• [Exercise 1]:
List every symbol that the text about mirror images uses to stand for a distance or an angle.
• [Exercise 2]:
Pick out each line of the records that contains the word "pixel".

• [Text provided]:
[start]

The purpose of most optical instruments is to produce an image. Images can be formed by reflection and refraction.
What is an image?
We see objects, because they either emit or reflect light. We visually identify objects by the pattern of light that they emit or reflect. We gather some portion of that light on a detector (our eyes). In interpreting the pattern, we implicitly assume that the light traveled in a straight line from the object to the detector.
Mirrors can produce real and virtual images by reflection. A flat
mirror only produces virtual images.
Light rays from the object reflect off the mirror before hitting a detector. For the detector, the apparent position of the object is behind the mirror. Let xo denote the perpendicular distance of the object from the mirror surface, and let xi denote the perpendicular distance of the image from this surface. If we let distances in front of the mirror be positive and distances behind the mirror be negative, then we have xo + xi = 0.
For mirrors, negative image distances are associated with virtual images and positive image distances are associated with real images.
For each ray θi = θr.
Multiple images can be formed by combinations of flat mirrors. In the picture to the right, light bouncing off one or both of the mirrors can reach the eye along three different paths. The detector sees three virtual images.
Determine the minimum height of a vertical, flat mirror in which a
person 5'10'' in height can see his or her full image.
The height of the mirror must be half the height of the person, in this case 2'11''.

[end]

(Lines of data)

[start]

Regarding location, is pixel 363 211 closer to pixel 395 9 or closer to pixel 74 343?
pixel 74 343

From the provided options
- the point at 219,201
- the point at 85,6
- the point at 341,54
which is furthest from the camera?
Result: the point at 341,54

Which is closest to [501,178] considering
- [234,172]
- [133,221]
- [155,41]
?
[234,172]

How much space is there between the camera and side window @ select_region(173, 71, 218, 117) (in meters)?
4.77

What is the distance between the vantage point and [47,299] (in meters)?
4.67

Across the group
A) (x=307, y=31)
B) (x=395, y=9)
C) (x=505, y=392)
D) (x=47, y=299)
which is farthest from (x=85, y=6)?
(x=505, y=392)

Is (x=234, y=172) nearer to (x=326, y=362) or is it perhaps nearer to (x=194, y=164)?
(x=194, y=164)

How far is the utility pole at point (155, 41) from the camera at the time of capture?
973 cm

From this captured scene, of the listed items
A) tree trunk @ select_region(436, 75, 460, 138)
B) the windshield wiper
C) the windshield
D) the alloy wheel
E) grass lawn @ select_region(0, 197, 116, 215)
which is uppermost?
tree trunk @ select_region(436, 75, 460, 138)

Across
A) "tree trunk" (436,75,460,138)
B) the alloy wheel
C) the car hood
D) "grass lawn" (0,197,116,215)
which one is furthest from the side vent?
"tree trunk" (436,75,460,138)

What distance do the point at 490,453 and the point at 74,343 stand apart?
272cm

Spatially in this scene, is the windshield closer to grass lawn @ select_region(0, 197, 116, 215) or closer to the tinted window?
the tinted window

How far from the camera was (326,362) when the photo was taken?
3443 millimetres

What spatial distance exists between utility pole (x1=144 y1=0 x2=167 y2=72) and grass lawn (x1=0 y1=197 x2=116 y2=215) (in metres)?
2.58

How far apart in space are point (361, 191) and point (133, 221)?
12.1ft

[end]

• [Task solution 1]:
xo, xi, θi, θr

• [Task solution 2]:
Regarding location, is pixel 363 211 closer to pixel 395 9 or closer to pixel 74 343?
pixel 74 343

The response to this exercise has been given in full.